“I’m none of these candidates, and so’s my wife!”
FPTP is fine if you have only two options. If you have more, you really should use a different system. Rank Choice is a good option. Approval voting is also nice because it is so simple (vote for all options you like, no ranking).
And people are smart and adapt to these systems quickly. You can see it for example in Northern Ireland where people vote differently, strategically, in different elections with different voting systems (UK parliament, NI assembly, and recently EU elections but no more).
Indeed. This is an Australian Senate ballot paper.
Each column is a party. The entries in each column are the senate candidate members for that party.
The bold horizontal line near the top of the page is the dividing line between “vote for a party” and “vote for a senator”: if you only want to vote party-by-party, keep all your preference numbers above the line. If you want to vote on individual senators, you number exclusively below the line. You don’t have to number them all: you must number at least six parties or 12 candidates.
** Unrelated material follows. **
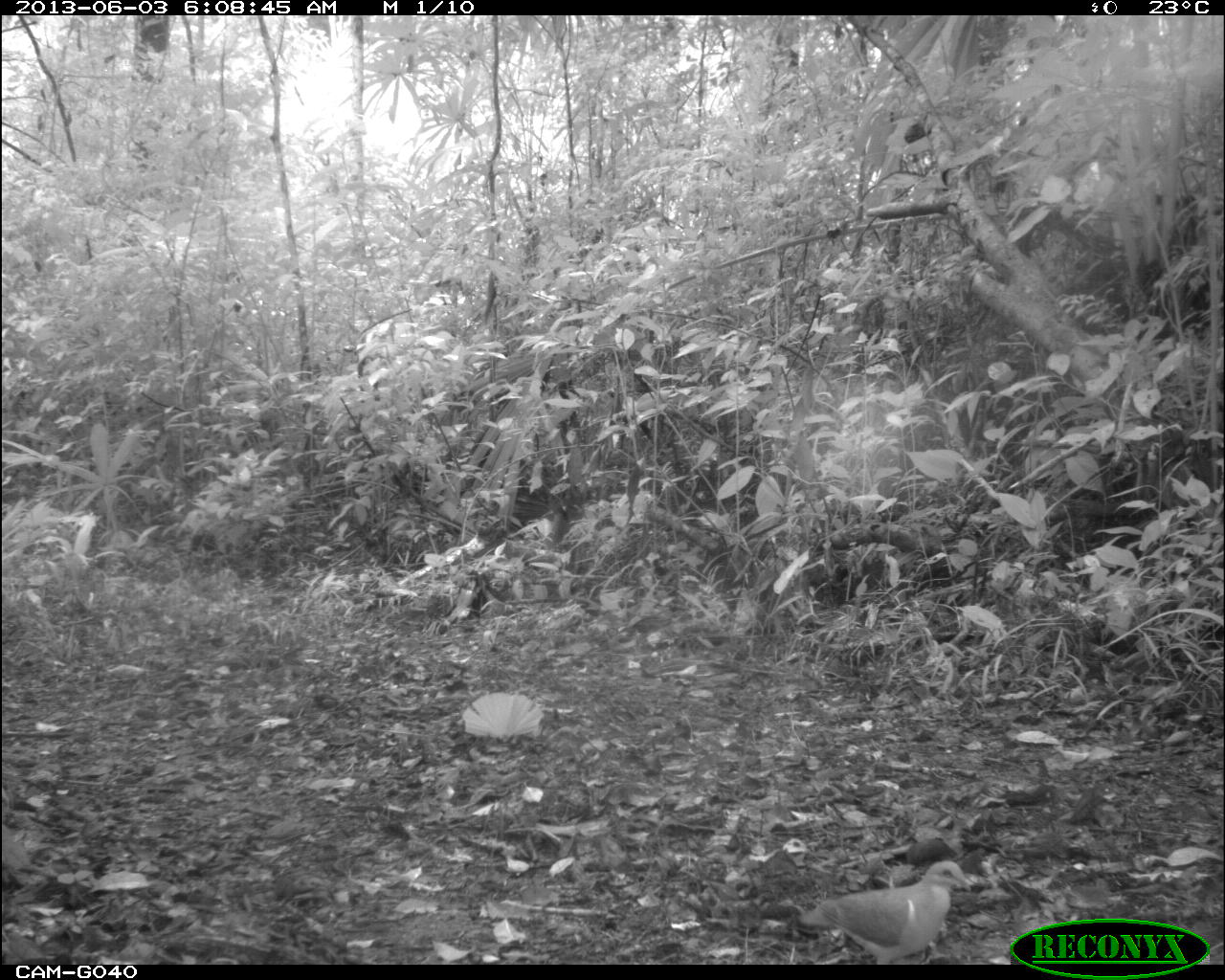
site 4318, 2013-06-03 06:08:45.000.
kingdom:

The current senate is composed of two major parties, neither of them having a majority, one “medium-sized” party (The Greens), and three minor parties plus a few Independents. This is pretty typical - it’s unusual for one party to hold a majority in the senate, and the government must negotiate with some minor parties who hold the balance of power. A few decades ago, there was a minor political party whose entire strategy was based on gaining and holding the balance of power, whose slogan was “We’re here to keep the bastards honest.”
I haven’t studied it in detail, but the Australian Senate feels like a dreadful mess that’s a very honest reflection of the Australian voters. I like it.
Edit: number of parties in the current Senate.
Stolen.
The caucus/primary split makes any real outcomes so screwy as to make it impossible to actually predict anything.